Friday, May 08, 2009

Old Vinyl, New Life

I often tend to approach my hobbies with a collector's mentality. Unfortunately, this means I always have shelves overflowing with media, not to mention the never ending search for storage solutions. Still, the hook always comes in the form of those random, unexpected finds.

Once a week or so, I'll stop into a Goodwill which is situated between my house and where I work to check out their CDs and vinyl. Any vinyl collector knows the usual thrift store fare rarely consists of more than collections of religious hymns from the 1970s, Herb Alpert and records by the 101 Strings. However, I recently stumbled upon stacks of old Capitol and RCA Victor discs. This means a lot of Perry Como, recorded using RCA Victor's much-derided Dynagroove technology, Jackie Gleason Presents Music for Lovers Only, Harry Belafonte, and several records by Vera Lynn (one of which I almost bought just to hear the song referenced by Pink Floyd in their song, "Vera Lynn"). I might not have been interested in any of the records at all, but the $0.99 price tag encourages me be a little more adventurous. Besides, at that price, it isn't like I can't just roll the dice and donate them back if I don't like it.
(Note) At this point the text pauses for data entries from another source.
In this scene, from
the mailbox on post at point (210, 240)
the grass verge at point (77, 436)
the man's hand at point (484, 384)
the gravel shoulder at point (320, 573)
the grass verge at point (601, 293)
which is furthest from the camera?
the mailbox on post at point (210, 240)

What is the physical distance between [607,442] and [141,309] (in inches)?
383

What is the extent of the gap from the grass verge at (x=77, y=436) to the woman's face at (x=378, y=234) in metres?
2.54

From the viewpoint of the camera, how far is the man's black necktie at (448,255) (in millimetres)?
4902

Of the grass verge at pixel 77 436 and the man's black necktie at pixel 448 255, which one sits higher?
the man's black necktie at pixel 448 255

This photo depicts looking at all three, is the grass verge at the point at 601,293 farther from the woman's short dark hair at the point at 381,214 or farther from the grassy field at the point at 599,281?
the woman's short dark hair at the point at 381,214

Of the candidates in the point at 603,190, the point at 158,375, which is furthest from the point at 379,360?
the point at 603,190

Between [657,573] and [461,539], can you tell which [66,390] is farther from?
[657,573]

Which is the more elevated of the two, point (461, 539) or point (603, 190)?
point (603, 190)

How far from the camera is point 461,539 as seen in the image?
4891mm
I brought home two discs; Harry Belafonte Sings of the Caribbean (1957), a simple collection of gentrified calypso songs in mono, and Henry Mancini - Our Man in Hollywood (1963).

Our Man in Hollywood was part of RCA Victor's popular "Our Man in..." series, in which they "place" their recording artists in various locations and genres (e.g. Chet Atkins - Our Man in Nashville and Sonny Rollins - Our Man in Jazz ).
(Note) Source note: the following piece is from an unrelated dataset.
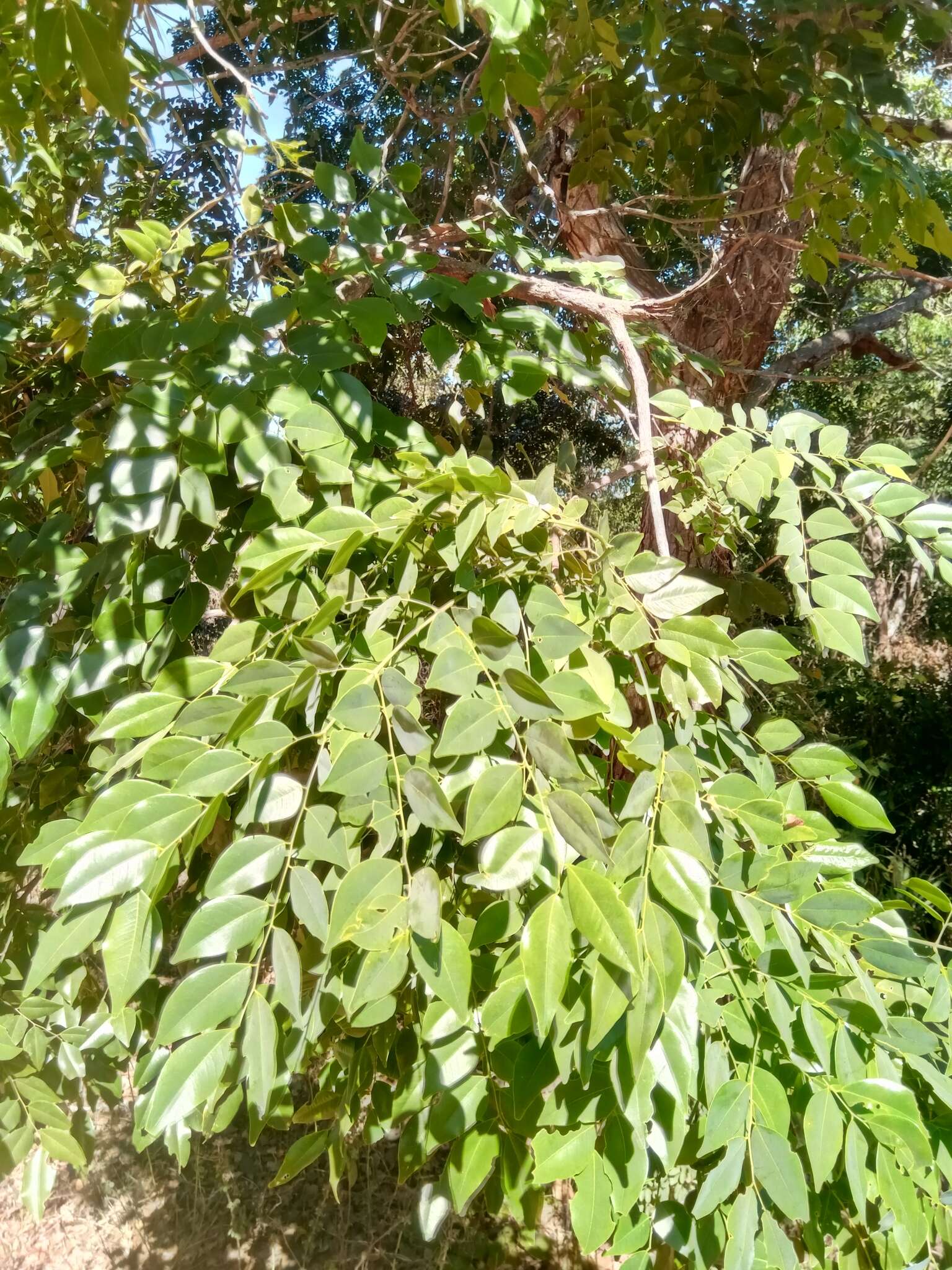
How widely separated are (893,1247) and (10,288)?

Our Man in Hollywood is a collection of movie and television themes arranged by the brilliant Henry Mancini, and was offered in mono and "LIVING STEREO." I was lucky enough to find the stereo version since it gives the already quirky arrangements an also quirky sense of stereo separation, which was very common in the 1960s, but doesn't detract from the arrangements at all. Instead, thanks to plenty of natural reverb and the skill of the recording engineer (see below), it gives the recordings an extraordinarily wide soundstage and tons of space and clarity. Not all of the tracks are exactly stellar, but the majority of them sound quite amazing. Especially "The Theme from The Wonderful World of The Brothers Grimm," "Too Little Time ('Love Theme from the Glenn Miller Story')," and an absolutely 'swingin' 60s' version of "Seventy Six Trombones" from 'The Music Man.'

Side 1:
Days of Wine and Roses
Walk On The Wild Side
The Theme From The Wonderful World of the Brothers Grimm
Love Song From Mutiny on the Bounty
Mr. Hobbs Theme
Seventy Six Trombones

Side 2:
Love Theme From Phaedra
Bachelor in Paradise
Too LIttle Time
Drink More Milk
The Wishing Star

It should be noted that the album was recorded by Al Schmitt, one of the all-time great recording engineers who has also recently worked with Diana Krall and Shelby Lynne on her wonderful sounding 2008 tribute to Dusty Springfield, Just a Little Lovin' (which was produced by Bacharach's old collaborator and the 1967 Casino Royale soundtrack engineer Phil Ramone).

All in all, I consider it 99 cents well-spent.